Synthesis of novel sulfonyl-stabilized phosphorus ylides, and the kinetics and mechanism of their conventional and flash vacuum pyrolysis reactions
Al-Bashir, Rasha F.,Al-Awadi, Nouria A.,El-Dusouqui, Osman M.E.
, p. 1543 - 1553 (2007/10/03)
Nine substituted sulfonyl-stabilized phosphorus ylides were prepared by treating their intermediate ylide analogues with phenylmethanesulfonyl fluoride. The stoichiometric ratio of the reactants for each preparation needed to be adjusted according to the basicity of each ylide intermediate. The nine ylide compounds were then subjected to conventional (sealed-tube) gas-phase pyrolysis at 470-545 K. The pyrolytic reactions were homogeneous and obeyed a first-order rate equation. The values of the Arrhenius log A (s-1) and E a (kJ mol-1) obtained for these reactions averaged 11.12 ± 2.00 and 131.8 ± 24.4, respectively. Analysis of the pyrolysates from conventional pyrolysis and from flash vacuum pyrolysis at 600 K showed the products to be complex mixtures of triphenylphosphine, triphenylphosphine oxide, triphenylphosphine sulfide, and symmetric and unsymmetric alkenes.

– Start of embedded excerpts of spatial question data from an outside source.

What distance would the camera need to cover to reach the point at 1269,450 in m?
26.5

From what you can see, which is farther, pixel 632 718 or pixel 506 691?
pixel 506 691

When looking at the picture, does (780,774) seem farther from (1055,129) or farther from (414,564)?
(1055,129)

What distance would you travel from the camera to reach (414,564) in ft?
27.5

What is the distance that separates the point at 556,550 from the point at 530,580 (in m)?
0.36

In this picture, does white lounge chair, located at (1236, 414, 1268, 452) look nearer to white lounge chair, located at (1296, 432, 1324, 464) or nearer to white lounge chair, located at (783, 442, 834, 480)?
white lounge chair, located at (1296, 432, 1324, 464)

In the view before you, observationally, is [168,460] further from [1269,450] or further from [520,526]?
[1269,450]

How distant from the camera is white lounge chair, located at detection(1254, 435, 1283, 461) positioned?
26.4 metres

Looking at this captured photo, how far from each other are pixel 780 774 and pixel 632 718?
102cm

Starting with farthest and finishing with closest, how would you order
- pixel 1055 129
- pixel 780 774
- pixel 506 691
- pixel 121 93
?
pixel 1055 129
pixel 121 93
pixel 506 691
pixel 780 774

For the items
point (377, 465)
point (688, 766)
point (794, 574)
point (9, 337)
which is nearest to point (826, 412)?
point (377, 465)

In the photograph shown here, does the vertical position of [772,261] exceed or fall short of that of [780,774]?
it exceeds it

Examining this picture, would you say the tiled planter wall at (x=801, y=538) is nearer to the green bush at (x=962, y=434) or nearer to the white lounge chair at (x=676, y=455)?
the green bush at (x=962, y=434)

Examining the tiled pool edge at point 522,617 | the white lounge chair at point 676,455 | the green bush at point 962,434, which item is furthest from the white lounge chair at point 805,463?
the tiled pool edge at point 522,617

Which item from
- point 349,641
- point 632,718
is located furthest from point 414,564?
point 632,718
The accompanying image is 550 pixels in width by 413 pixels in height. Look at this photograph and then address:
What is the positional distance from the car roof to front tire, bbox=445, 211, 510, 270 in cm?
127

Conventional pyrolysis also gave novel mixed sulfones and, for the p-methoxyaryl substituent, p-anisaldehyde. The products of the reactions under study are explained on the basis of a mechanism involving a sulfonyl carbene intermediate, and the reaction mechanism is used to rationalize the kinetic results and molecular reactivities.